What needs to be done:
The data should be printed in full, character for character.

Material supplied:
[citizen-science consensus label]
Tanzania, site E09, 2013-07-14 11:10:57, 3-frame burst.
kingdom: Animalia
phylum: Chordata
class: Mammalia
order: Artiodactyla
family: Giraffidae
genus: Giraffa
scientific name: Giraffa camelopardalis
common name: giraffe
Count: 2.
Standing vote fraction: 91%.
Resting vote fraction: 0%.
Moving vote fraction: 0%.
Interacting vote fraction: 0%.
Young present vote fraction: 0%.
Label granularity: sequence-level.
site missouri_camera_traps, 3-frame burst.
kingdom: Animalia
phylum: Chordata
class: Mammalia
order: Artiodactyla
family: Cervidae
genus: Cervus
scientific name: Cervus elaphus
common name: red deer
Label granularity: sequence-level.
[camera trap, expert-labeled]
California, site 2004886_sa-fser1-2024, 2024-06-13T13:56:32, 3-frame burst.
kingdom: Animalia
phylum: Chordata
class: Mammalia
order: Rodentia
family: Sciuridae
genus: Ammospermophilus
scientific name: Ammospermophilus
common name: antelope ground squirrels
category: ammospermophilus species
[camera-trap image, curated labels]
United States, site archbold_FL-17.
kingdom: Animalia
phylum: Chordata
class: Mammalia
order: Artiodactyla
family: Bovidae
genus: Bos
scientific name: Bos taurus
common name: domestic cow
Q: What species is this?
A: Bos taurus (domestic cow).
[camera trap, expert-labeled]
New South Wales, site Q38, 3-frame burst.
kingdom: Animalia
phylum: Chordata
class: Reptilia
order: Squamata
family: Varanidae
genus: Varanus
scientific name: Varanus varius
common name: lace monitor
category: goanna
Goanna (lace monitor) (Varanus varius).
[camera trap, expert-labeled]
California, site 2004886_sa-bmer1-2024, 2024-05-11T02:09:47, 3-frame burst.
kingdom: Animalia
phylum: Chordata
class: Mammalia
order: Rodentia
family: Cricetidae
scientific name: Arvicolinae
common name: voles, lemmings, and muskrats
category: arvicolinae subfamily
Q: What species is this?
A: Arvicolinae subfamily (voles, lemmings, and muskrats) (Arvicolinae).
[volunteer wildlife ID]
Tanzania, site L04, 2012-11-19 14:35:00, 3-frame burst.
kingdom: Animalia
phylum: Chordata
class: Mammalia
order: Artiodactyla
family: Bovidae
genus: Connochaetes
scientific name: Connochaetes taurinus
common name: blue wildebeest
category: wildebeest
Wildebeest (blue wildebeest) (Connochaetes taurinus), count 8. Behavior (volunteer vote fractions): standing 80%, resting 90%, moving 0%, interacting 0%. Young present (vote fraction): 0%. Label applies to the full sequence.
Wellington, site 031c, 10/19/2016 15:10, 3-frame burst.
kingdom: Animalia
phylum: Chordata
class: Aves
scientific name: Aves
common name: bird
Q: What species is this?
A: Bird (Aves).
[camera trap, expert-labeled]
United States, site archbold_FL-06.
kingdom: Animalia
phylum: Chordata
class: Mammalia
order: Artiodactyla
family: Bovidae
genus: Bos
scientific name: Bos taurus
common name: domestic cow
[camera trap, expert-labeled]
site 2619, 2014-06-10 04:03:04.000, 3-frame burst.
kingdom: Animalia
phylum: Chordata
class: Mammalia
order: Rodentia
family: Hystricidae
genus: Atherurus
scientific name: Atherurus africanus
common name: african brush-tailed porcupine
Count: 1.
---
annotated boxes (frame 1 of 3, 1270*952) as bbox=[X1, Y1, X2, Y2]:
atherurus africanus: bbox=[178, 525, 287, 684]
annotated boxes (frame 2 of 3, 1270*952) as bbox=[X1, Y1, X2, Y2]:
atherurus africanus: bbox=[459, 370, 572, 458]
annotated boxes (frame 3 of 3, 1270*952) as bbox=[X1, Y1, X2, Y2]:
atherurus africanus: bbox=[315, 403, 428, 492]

Task response:
[citizen-science consensus label]
Tanzania, site E09, 2013-07-14 11:10:57, 3-frame burst.
kingdom: Animalia
phylum: Chordata
class: Mammalia
order: Artiodactyla
family: Giraffidae
genus: Giraffa
scientific name: Giraffa camelopardalis
common name: giraffe
Count: 2.
Standing vote fraction: 91%.
Resting vote fraction: 0%.
Moving vote fraction: 0%.
Interacting vote fraction: 0%.
Young present vote fraction: 0%.
Label granularity: sequence-level.
site missouri_camera_traps, 3-frame burst.
kingdom: Animalia
phylum: Chordata
class: Mammalia
order: Artiodactyla
family: Cervidae
genus: Cervus
scientific name: Cervus elaphus
common name: red deer
Label granularity: sequence-level.
[camera trap, expert-labeled]
California, site 2004886_sa-fser1-2024, 2024-06-13T13:56:32, 3-frame burst.
kingdom: Animalia
phylum: Chordata
class: Mammalia
order: Rodentia
family: Sciuridae
genus: Ammospermophilus
scientific name: Ammospermophilus
common name: antelope ground squirrels
category: ammospermophilus species
[camera-trap image, curated labels]
United States, site archbold_FL-17.
kingdom: Animalia
phylum: Chordata
class: Mammalia
order: Artiodactyla
family: Bovidae
genus: Bos
scientific name: Bos taurus
common name: domestic cow
Q: What species is this?
A: Bos taurus (domestic cow).
[camera trap, expert-labeled]
New South Wales, site Q38, 3-frame burst.
kingdom: Animalia
phylum: Chordata
class: Reptilia
order: Squamata
family: Varanidae
genus: Varanus
scientific name: Varanus varius
common name: lace monitor
category: goanna
Goanna (lace monitor) (Varanus varius).
[camera trap, expert-labeled]
California, site 2004886_sa-bmer1-2024, 2024-05-11T02:09:47, 3-frame burst.
kingdom: Animalia
phylum: Chordata
class: Mammalia
order: Rodentia
family: Cricetidae
scientific name: Arvicolinae
common name: voles, lemmings, and muskrats
category: arvicolinae subfamily
Q: What species is this?
A: Arvicolinae subfamily (voles, lemmings, and muskrats) (Arvicolinae).
[volunteer wildlife ID]
Tanzania, site L04, 2012-11-19 14:35:00, 3-frame burst.
kingdom: Animalia
phylum: Chordata
class: Mammalia
order: Artiodactyla
family: Bovidae
genus: Connochaetes
scientific name: Connochaetes taurinus
common name: blue wildebeest
category: wildebeest
Wildebeest (blue wildebeest) (Connochaetes taurinus), count 8. Behavior (volunteer vote fractions): standing 80%, resting 90%, moving 0%, interacting 0%. Young present (vote fraction): 0%. Label applies to the full sequence.
Wellington, site 031c, 10/19/2016 15:10, 3-frame burst.
kingdom: Animalia
phylum: Chordata
class: Aves
scientific name: Aves
common name: bird
Q: What species is this?
A: Bird (Aves).
[camera trap, expert-labeled]
United States, site archbold_FL-06.
kingdom: Animalia
phylum: Chordata
class: Mammalia
order: Artiodactyla
family: Bovidae
genus: Bos
scientific name: Bos taurus
common name: domestic cow
[camera trap, expert-labeled]
site 2619, 2014-06-10 04:03:04.000, 3-frame burst.
kingdom: Animalia
phylum: Chordata
class: Mammalia
order: Rodentia
family: Hystricidae
genus: Atherurus
scientific name: Atherurus africanus
common name: african brush-tailed porcupine
Count: 1.
---
annotated boxes (frame 1 of 3, 1270*952) as bbox=[X1, Y1, X2, Y2]:
atherurus africanus: bbox=[178, 525, 287, 684]
annotated boxes (frame 2 of 3, 1270*952) as bbox=[X1, Y1, X2, Y2]:
atherurus africanus: bbox=[459, 370, 572, 458]
annotated boxes (frame 3 of 3, 1270*952) as bbox=[X1, Y1, X2, Y2]:
atherurus africanus: bbox=[315, 403, 428, 492]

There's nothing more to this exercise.